Strong DM enables developers to treat access “as code,” according to Zalman — just like infrastructure. By deploying and scaling the platform’s infrastructure access controls across hybrid, physical, and multicloud environments, they can ensure that access is locked down from instance spin-up to tear-down.
“Infrastructure started as simplistic: flat networks, monolithic databases, few privileged admins. It was easy to grant and revoke access because only a few folks needed access to Oracle, and they used Active Directory and the corporate network to broker it,” Zalman said. “As a result, our primary competition are the point products, custom workflows, and manual scripts teams have built to access the different systems they need.”
Although StrongDM doesn’t have an internal machine learning pipeline, Zalman says that the company maintains a dataset designed to be useful in model training — specifically models that identify behavioral anomalies. StrongDM emulates different types of infrastructure so that it can “see” requests and sessions to a database or server cluster, in addition to identify the changes made, the sequence they were made in, and the rate of those changes.
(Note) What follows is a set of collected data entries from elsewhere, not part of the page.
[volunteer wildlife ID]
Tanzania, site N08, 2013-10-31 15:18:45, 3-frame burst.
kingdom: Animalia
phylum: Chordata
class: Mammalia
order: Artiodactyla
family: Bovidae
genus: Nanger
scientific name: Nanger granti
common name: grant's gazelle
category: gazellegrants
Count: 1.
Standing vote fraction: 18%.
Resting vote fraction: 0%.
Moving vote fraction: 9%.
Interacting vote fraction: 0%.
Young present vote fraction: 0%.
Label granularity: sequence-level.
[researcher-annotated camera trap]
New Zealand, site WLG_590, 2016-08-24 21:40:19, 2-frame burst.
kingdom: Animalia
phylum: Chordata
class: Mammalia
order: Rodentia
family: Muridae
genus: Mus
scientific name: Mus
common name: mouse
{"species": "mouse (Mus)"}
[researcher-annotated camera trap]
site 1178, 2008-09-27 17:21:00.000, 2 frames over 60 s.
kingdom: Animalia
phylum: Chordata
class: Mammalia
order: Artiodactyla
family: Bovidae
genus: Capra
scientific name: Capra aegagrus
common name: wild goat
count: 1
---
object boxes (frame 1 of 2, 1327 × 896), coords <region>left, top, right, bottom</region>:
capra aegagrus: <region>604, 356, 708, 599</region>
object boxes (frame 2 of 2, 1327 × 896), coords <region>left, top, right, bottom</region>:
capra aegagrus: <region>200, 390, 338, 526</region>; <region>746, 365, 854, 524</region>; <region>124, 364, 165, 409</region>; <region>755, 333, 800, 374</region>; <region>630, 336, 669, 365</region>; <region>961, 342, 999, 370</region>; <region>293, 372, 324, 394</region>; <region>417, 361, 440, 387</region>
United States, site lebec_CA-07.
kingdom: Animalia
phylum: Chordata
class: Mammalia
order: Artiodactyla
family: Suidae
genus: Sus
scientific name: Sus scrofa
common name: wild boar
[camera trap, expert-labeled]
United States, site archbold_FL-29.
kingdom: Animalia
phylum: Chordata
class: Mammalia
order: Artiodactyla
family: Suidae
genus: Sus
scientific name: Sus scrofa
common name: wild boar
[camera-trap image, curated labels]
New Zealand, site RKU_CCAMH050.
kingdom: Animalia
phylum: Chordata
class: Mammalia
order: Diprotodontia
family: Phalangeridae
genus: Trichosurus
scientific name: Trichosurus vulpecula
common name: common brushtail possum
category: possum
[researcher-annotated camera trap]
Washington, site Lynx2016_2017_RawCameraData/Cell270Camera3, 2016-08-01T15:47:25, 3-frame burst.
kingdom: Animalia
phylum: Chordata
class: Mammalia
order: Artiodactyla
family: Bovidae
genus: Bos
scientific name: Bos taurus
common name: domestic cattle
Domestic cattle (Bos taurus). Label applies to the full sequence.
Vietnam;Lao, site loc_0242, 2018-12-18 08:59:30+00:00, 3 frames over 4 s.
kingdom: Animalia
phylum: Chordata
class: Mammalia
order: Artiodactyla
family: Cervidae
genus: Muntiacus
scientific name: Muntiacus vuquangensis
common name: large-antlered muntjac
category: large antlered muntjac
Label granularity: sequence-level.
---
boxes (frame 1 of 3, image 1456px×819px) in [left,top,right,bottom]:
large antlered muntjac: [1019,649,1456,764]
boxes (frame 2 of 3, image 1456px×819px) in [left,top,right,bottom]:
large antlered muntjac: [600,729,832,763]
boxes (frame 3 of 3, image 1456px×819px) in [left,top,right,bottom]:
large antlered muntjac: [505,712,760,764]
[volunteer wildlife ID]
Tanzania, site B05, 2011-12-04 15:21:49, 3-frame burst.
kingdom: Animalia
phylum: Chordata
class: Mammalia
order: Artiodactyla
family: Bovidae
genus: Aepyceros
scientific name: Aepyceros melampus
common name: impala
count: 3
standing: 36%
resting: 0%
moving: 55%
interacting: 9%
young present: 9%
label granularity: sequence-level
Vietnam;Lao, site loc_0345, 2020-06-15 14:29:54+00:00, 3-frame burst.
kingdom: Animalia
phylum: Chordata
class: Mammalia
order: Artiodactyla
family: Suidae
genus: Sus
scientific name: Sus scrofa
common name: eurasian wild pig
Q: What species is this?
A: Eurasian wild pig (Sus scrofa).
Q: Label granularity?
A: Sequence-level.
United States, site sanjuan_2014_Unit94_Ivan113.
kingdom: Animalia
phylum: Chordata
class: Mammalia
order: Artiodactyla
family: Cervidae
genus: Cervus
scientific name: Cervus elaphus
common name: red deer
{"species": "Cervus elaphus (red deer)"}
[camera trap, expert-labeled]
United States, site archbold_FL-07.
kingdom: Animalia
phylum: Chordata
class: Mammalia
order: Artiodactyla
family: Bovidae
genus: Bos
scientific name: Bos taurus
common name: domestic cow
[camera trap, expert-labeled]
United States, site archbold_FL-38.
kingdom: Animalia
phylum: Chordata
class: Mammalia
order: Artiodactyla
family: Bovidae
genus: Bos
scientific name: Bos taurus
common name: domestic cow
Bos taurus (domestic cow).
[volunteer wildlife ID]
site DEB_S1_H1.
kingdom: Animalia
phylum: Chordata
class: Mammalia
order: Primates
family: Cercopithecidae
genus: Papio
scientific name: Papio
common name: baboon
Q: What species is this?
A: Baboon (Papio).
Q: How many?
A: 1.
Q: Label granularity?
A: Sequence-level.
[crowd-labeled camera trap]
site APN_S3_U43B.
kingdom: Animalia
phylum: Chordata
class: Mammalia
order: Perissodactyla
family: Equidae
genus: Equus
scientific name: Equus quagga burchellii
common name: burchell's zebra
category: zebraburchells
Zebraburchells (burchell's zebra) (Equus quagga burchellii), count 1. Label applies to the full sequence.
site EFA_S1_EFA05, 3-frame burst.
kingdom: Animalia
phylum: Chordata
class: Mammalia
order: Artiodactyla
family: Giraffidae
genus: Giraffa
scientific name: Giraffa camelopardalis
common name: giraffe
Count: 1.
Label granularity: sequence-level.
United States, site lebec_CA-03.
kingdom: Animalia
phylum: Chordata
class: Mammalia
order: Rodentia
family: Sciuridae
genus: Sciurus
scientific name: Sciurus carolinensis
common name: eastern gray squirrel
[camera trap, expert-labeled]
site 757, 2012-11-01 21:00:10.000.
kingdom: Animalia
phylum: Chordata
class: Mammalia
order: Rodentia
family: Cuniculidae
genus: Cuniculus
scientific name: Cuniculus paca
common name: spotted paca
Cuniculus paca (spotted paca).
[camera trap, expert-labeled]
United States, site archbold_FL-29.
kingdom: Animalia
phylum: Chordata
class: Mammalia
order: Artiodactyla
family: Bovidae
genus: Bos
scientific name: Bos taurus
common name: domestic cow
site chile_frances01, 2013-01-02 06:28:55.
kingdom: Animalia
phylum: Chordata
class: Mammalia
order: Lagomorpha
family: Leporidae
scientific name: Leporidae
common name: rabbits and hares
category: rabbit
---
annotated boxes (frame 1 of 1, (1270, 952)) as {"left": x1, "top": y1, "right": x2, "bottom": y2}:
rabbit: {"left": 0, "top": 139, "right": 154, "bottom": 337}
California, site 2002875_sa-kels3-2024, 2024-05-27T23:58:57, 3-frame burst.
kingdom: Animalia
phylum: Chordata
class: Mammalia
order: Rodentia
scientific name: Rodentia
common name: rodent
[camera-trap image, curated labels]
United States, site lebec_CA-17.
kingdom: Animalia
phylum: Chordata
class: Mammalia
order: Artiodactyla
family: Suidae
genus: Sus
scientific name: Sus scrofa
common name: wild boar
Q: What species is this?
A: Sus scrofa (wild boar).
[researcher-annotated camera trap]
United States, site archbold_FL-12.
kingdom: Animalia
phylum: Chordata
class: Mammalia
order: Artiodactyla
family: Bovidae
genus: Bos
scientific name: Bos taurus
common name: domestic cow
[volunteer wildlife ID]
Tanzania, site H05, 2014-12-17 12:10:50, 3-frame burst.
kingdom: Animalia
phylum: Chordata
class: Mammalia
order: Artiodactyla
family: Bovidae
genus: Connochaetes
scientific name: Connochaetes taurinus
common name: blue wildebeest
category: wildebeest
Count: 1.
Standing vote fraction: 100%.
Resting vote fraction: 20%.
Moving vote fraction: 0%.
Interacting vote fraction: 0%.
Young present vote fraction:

The inputs are used to characterize normal behavior profile against which anomalies can be detected and reported.
“The pandemic catalyzed remote work and it’s here to stay. It is no longer a concept for CTOs to consider — it is an executive mandate,” Zalman said. “StrongDM’s business accelerated with the pandemic, with every prospect clamoring for a thorough zero trust and zero trust network access solution.”
StrongDM counts Peloton, SoFi, Chime, Yext, Squarespace, and Olive AI among its customers. The company has raised $77 million to date, and it plans to increase the size of its workforce from 75 employees to 90 by the end of the year.